Вообще-то, считается, что режиссёр справляется с «БГ» только если правильно (остроумно, точно) решит финальную пушкинскую ремарку - «народ безмолвствует». Помню, как в «БГ» Юрия Любимова, с которым он триумфально вернулся на Таганку после эмиграции, на сцене постоянно присутствовали музыканты из ансамбля Дмитрия Покровского. Они постоянно возились на заднем фоне, образуя единое коллективное тело, шумели, пели, стонали, замолкая, ну, да, только в конечной точке спектакля.
Богомолов перенёс «безмолвную сцену» едва ли не в самое начало, когда сцена коронации Годунова задерживается. Зрители смотрят на пустую сцену, а на многочисленных мониторах, её обрамляющих, оказываются закольцованными три сменяющих друг друга титра. Нам по кругу постоянно пишут, что «народ собрался и ждёт, что будет дальше», «народ - тупое быдло». Зал молчит, не зная как реагировать, терпеливо ждёт, что будет дальше, ибо пауза затягивается, пока кто-то из зрителей не начинает скандалить - верните, мол, билеты, какая гадость. То, что это подсадной понимаешь не сразу, а только после того, как Збруев-Годунов, выйдя на авансцену, достаёт пистолет и стреляет в скандалиста. Прямо в партер. На белой рубашке истерика растекаются кровавые пятна.
После скандала православнутых активистов на «Идеальном муже», едва ли не в каждом новом спектакле Богомолова есть след этой режиссёрской травмы со скандалом в зрительном зале, из которого обязательно выбегает кто-нибудь из притаившихся до поры до времени актёров.

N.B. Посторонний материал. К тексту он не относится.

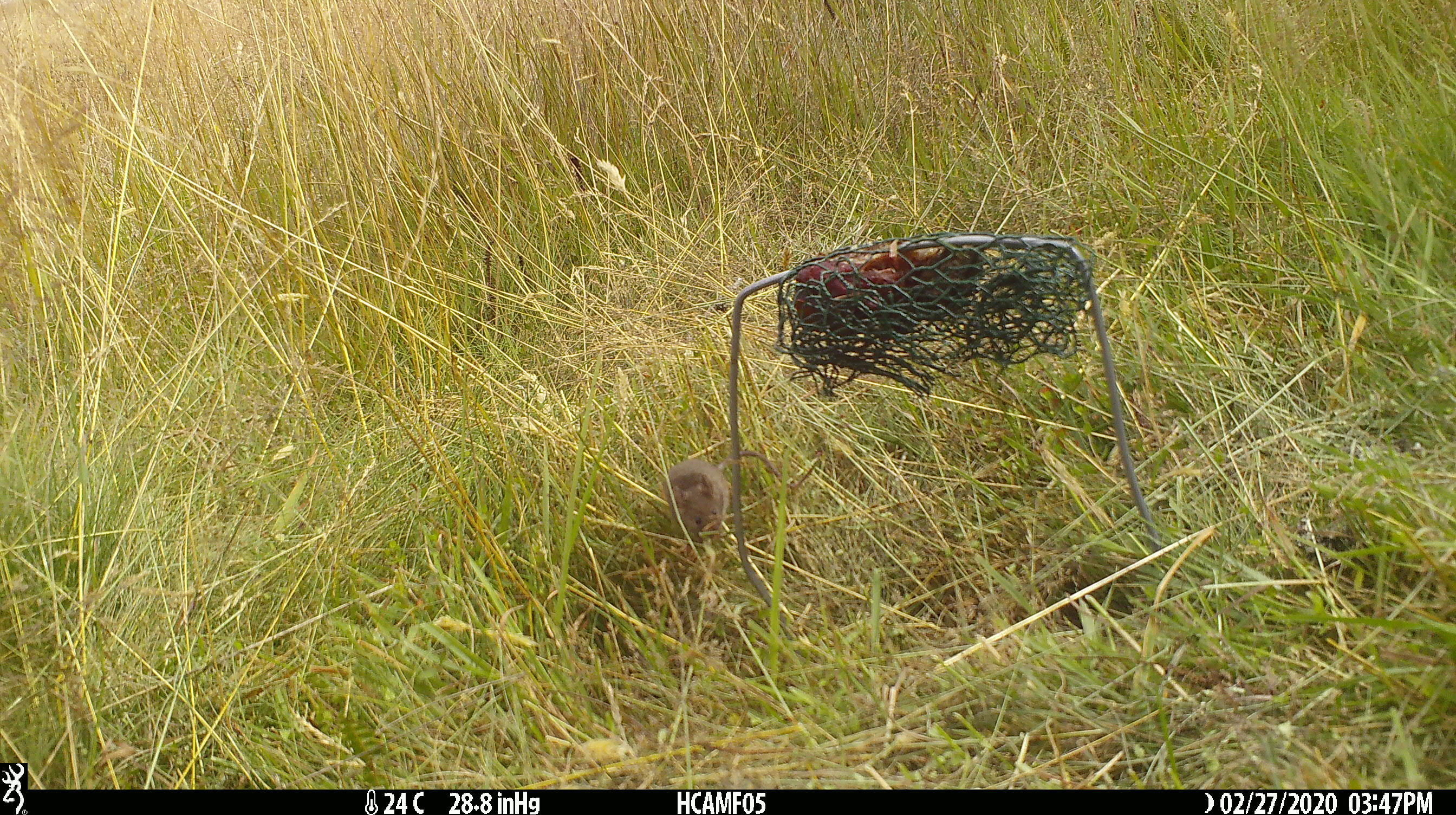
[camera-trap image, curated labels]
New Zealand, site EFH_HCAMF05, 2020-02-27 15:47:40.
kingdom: Animalia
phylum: Chordata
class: Mammalia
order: Rodentia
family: Muridae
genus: Mus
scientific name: Mus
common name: mouse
Mouse (Mus).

Смещение «сцены безмолвия» в самое начало - не только «решение» определенного рода (так её ещё никто не решал - как не финальную, но общую константу социального поведения), но и демонстрация того, что привычный смысл пьесы режиссёру неважен - и она лишь повод показать что-то иное.
Да, тут вот ещё что: превращая зрительный зал в молчащий народ, Богомолов, таким образом, ставит знак равенства между силой верховной власти и силой <театрального> искусства, манипулирующего людьми примерно так же и по таким же законам, каким лицедействуют и главенствующие политики. Зрители сидят и терпят задержки в действии, затянутую перемену декораций (все швы наружу), многочисленные повторы титров и реплик, бегающих по кругу (как, например, в докладе Шуйского Годунову), не замечая, как таким образом, вскрывают то ли приём, то ли закономерности и технологии публичных, массовых спекуляций.

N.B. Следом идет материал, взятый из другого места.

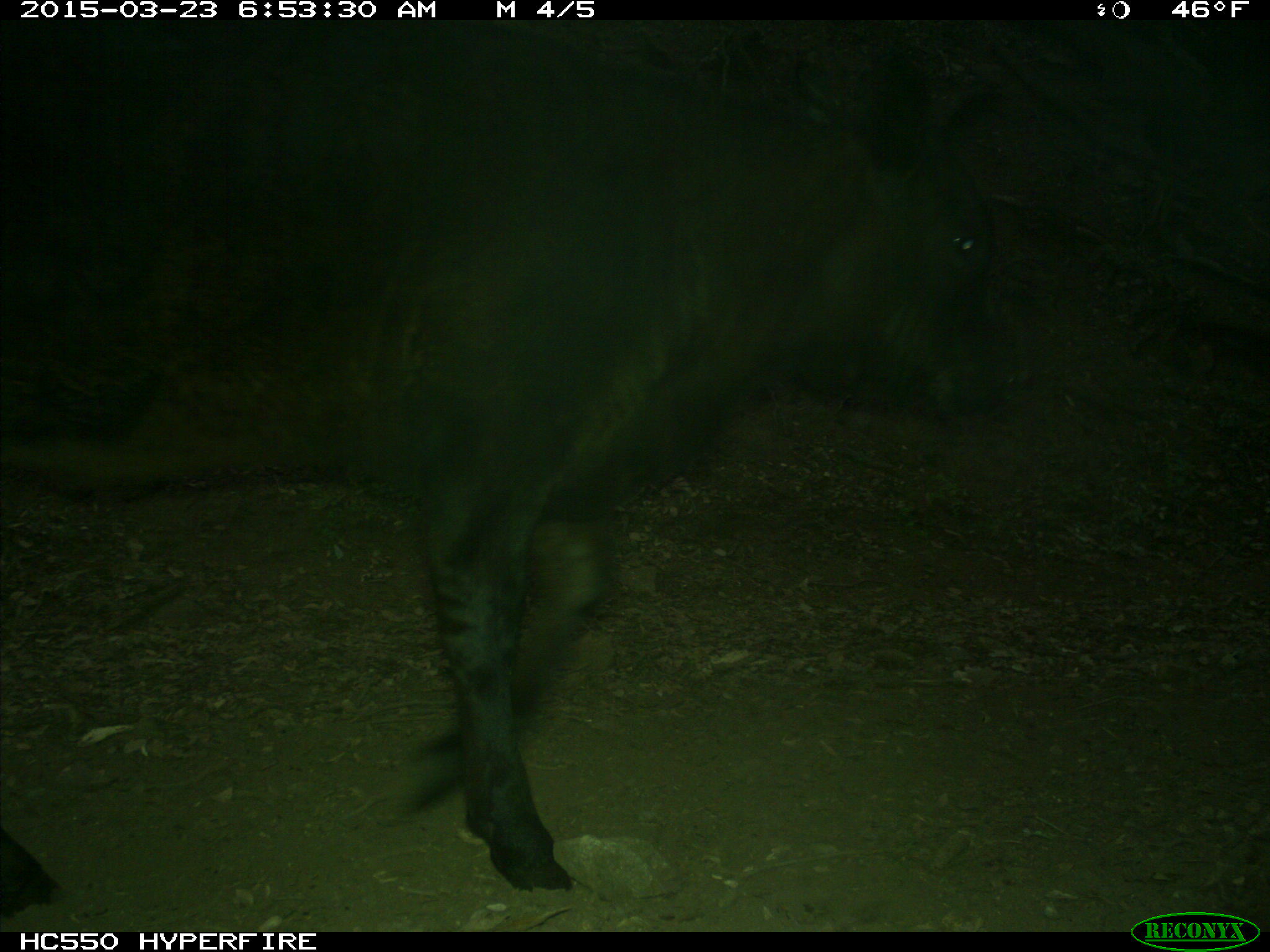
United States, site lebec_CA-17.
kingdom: Animalia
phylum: Chordata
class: Mammalia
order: Artiodactyla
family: Bovidae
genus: Bos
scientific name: Bos taurus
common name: domestic cow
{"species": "Bos taurus (domestic cow)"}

Между тем, паузы, играющие важнейшую роль в спектаклях «нового Богомолова», становятся все длиннее, а действия в них - напротив, всё меньше и меньше. Большую часть постановки актёры проводят на авансцене, разговаривая с залом через микрофоны, стоящие на стойках у самого края. Сценическое пространство уплощается вместе с текстом пьесы, насыщенном вставками и дописками. Титры заменяют самые важные обстоятельства, окончательно превращая классический текст (в «Карамазовых» по Достоевскому
или в недавней инсценировке романа Рабле) в комикс (титры же!). В драматически-поэтическую композицию. В, по-тагански стремительный, коллаж. Позволяющий переверстать классический текст в совершенно автономное, атомное, по бронебойности, произведение.
Кажется, в этом варианте «БГ» для режиссёра главным было, во-первых, справиться со сложным пушкинским текстом, написанным белым стихом. Во-вторых, приблизить пьесу, сделанную в подражание историческим хроникам Шекспира, к нынешним временам. Точнее, к восприятию современного человека, чьё сознание рассеяно и перегружено ненужной информацией.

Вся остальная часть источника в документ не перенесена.